为了简化分析成本，我们只使用datalayer做以下几个简单的操作：

读取图片
Resize图片
Normalize

我们使用如下图片（出自CUB-200-2011 dataset）进行测试：

《Caffe和Pytorch图片数据读入差异“深度”分析》 TestImage

Pytorch用户通常使用的是torchvision下的transforms函数包对图像进行操作。该部分代码如下：

import torchvision
import torchvision.transforms as transforms
import PIL.Image as Image

img = pil_loader('American_Redstart_0064_103081.jpg')
trans = transforms.Compose([
        transforms.Resize((224,224)),
        transforms.ToTensor(),
        transforms.Normalize([0.485, 0.456, 0.406], [0.229, 0.224, 0.225]),
        ])

首先我们来看一下Resize的实现方法，源码为：

def resize(img, size, interpolation=Image.BILINEAR):
    r"""Resize the input PIL Image to the given size.

    Args:
        img (PIL Image): Image to be resized.
        size (sequence or int): Desired output size. If size is a sequence like
            (h, w), the output size will be matched to this. If size is an int,
            the smaller edge of the image will be matched to this number maintaing
            the aspect ratio. i.e, if height > width, then image will be rescaled to
            :math:`\left(\text{size} \times \frac{\text{height}}{\text{width}}, \text{size}\right)`
        interpolation (int, optional): Desired interpolation. Default is
            ``PIL.Image.BILINEAR``

    Returns:
        PIL Image: Resized image.
    """
    if not _is_pil_image(img):
        raise TypeError('img should be PIL Image. Got {}'.format(type(img)))
    if not (isinstance(size, int) or (isinstance(size, Iterable) and len(size) == 2)):
        raise TypeError('Got inappropriate size arg: {}'.format(size))

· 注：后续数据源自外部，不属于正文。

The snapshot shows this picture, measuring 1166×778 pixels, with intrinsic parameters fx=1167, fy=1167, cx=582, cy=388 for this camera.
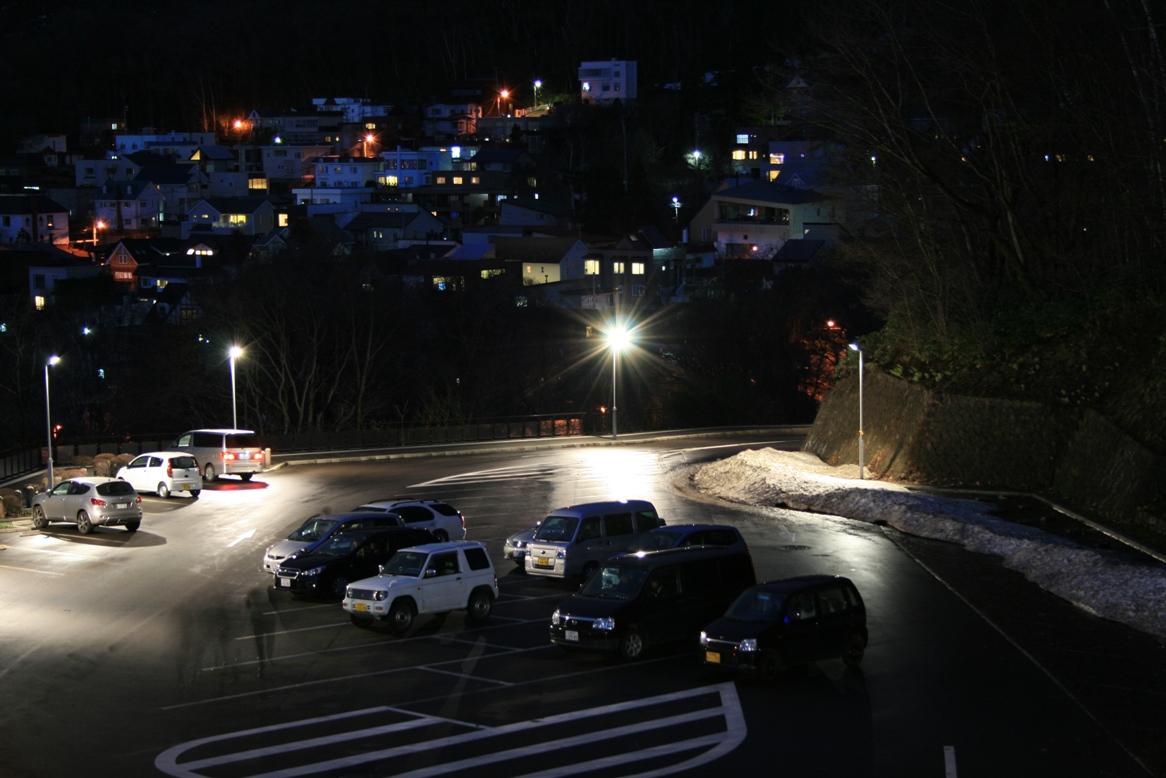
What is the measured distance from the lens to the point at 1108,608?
838 inches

    if isinstance(size, int):
        w, h = img.size
        if (w <= h and w == size) or (h <= w and h == size):
            return img
        if w < h:
            ow = size
            oh = int(size * h / w)
            return img.resize((ow, oh), interpolation)
        else:
            oh = size
            ow = int(size * w / h)
            return img.resize((ow, oh), interpolation)
    else:
        return img.resize(size[::-1], interpolation)

核心语句很简单，在对于输入的参数做了简单的判断和转换之后，调用了PIL库的resize函数，需要注意的是，这里使用的默认的差值方法为双线性差值（PIL.Image.BILINEAR）。看到这里就已经足够了，不用再去看PIL中resize是如何实现的，因为PIL好像没有完全开源？？？（我没有找到源码）

之后totensor的实现方法为：

def to_tensor(pic):
    """Convert a ``PIL Image`` or ``numpy.ndarray`` to tensor.

    See ``ToTensor`` for more details.

    Args:
        pic (PIL Image or numpy.ndarray): Image to be converted to tensor.

    Returns:
        Tensor: Converted image.
    """
    if not(_is_pil_image(pic) or _is_numpy_image(pic)):
        raise TypeError('pic should be PIL Image or ndarray. Got {}'.format(type(pic)))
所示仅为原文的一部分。